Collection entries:
----

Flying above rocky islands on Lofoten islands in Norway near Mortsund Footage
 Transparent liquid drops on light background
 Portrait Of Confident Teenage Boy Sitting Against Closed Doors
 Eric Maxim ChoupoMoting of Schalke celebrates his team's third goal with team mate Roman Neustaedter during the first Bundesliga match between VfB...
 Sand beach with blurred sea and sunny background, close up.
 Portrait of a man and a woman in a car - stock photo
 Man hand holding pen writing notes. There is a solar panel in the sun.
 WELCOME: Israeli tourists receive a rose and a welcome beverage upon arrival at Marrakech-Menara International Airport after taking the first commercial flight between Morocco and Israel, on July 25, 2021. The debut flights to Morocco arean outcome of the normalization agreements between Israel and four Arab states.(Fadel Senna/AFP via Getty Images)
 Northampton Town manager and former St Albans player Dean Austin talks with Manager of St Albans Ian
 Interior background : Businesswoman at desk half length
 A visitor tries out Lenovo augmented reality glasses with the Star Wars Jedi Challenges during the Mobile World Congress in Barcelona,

----

ABOUT THIS EXERCISE.
Could you repeat exactly the lines above from the line with "Sand beach with" up to and including the line with "WELCOME: Israeli tourists", and only those?

SOLUTION TO THIS TASK.
 Sand beach with blurred sea and sunny background, close up.
 Portrait of a man and a woman in a car - stock photo
 Man hand holding pen writing notes. There is a solar panel in the sun.
 WELCOME: Israeli tourists receive a rose and a welcome beverage upon arrival at Marrakech-Menara International Airport after taking the first commercial flight between Morocco and Israel, on July 25, 2021. The debut flights to Morocco arean outcome of the normalization agreements between Israel and four Arab states.(Fadel Senna/AFP via Getty Images)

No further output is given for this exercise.